Required work:
1: From the profile of Sundar Pichai, quote the passage from "Growing up, Sundar" to "faced at office.".
2: Name every school or university that the profile of Sundar Pichai says he attended.

Extract to read:
§

Madurai-born Sundar Pichai graduated from IIT Kharagpur and went on to occupy the top post at Google. He led its innovation efforts with Chrome, Google Drive and Android before becoming CEO.
“Sundar Pichai is a great migrant success story and we Indians are proud of his success. We at Y-Axis have always held the Global Indian in great pride.” — Xavier Augustin, CEO of Y-Axis
For Sundar Pichai, the wonders of technology were revealed to him when the family bought their first telephone. Sundar was just 12 then, and the rotary helped him realise his talent for numerical recall. He could remember every number he dialled, but did not know at that time how useful this skill would be in the future.
Sundar was born in Madurai, Tamil Nadu, to Lakshmi and Regunathan Pichai in 1972. He spent his childhood in Chennai. His father was an electrical engineer in General Electric. Sundar grew up in a two-room apartment in Ashok Nagar. He completed class XII from Vana Vani School in Chennai and his engineering degree from IIT Kharagpur. Sundar then joined Stanford University for his MS, and later got an MBA from Wharton School of the University of Pennsylvania.
Quiet, nerdy and studious is how Sundar’s friends remember him from his days at Jawahar Vidyalaya, where he studied up to class X. He was so focused on studies that most of his associates don’t remember him participating in sports or any other extracurricular activities. A classmate recalls: “Sundar was academically bright, though he wasn’t first in class, and always kept to himself.”
Another classmate says Sundar remains the same quiet person he always was. “It’s difficult for us to imagine that he now heads Google,” she said.
Growing up, Sundar had neither a television nor his family a car. He and his brother slept in the living room. It was his father who introduced Sundar to technology by sharing stories of challenges he faced at office.
“I used to come home and talk to him about the challenges I faced at work. Even at a young age, he was curious about my work. I think it really attracted him to technology,” his father once told Bloomberg BusinessWeek.
At IIT where he studied metallurgical engineering, his teachers considered him to be the brightest in his batch. He eventually earned a scholarship to enter Stanford. His father then applied for a loan to buy his air ticket which amounted to more than his annual salary. The loan, however, didn’t come through, and Regunathan withdrew the required amount from his family’s savings.
To the disappointment of his parents, Sundar dropped out of Stanford to work as an engineer and product manager at Applied Materials, a semiconductor maker in Silicon Valley. He, however, got an MBA from Wharton in 2002 and did a stint at McKinsey as a consultant.

§

Information supplied:

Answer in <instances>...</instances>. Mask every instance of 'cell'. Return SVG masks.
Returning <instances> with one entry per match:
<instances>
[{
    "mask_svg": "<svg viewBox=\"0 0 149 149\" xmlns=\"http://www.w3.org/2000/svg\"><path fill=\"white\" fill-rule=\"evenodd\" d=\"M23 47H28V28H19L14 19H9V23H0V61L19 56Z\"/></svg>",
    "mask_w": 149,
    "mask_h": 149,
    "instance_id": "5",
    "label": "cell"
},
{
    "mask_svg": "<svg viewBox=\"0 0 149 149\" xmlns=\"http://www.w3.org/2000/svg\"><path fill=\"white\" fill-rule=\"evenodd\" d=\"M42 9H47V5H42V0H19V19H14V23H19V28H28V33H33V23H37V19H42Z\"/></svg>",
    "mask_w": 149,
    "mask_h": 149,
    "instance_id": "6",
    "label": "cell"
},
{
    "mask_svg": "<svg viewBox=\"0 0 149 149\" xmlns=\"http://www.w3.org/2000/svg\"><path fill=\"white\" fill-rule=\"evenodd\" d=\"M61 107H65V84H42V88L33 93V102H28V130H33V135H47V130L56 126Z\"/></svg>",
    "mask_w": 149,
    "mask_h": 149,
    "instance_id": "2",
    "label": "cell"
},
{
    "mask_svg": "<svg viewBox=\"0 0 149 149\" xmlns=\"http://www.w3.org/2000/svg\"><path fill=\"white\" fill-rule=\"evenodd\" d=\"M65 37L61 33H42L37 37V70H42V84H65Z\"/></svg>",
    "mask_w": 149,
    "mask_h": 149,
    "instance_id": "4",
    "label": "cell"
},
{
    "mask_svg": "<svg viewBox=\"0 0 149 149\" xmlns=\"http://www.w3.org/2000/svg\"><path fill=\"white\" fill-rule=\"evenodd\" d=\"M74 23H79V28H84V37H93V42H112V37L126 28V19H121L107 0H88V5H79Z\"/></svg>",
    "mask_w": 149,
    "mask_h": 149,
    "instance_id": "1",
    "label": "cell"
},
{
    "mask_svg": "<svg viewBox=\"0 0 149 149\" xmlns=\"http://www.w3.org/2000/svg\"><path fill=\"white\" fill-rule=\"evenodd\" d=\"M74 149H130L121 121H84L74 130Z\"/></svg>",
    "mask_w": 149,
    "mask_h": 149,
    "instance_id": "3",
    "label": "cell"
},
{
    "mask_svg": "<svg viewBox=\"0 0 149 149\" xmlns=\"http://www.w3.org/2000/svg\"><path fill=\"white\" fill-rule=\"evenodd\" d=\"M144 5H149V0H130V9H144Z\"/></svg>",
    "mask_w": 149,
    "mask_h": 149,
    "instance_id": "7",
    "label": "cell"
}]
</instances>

§

Answers by item:
1:
Growing up, Sundar had neither a television nor his family a car. He and his brother slept in the living room. It was his father who introduced Sundar to technology by sharing stories of challenges he faced at office.

2:
IIT Kharagpur
Vana Vani School
Stanford University
Wharton School of the University of Pennsylvania
Jawahar Vidyalaya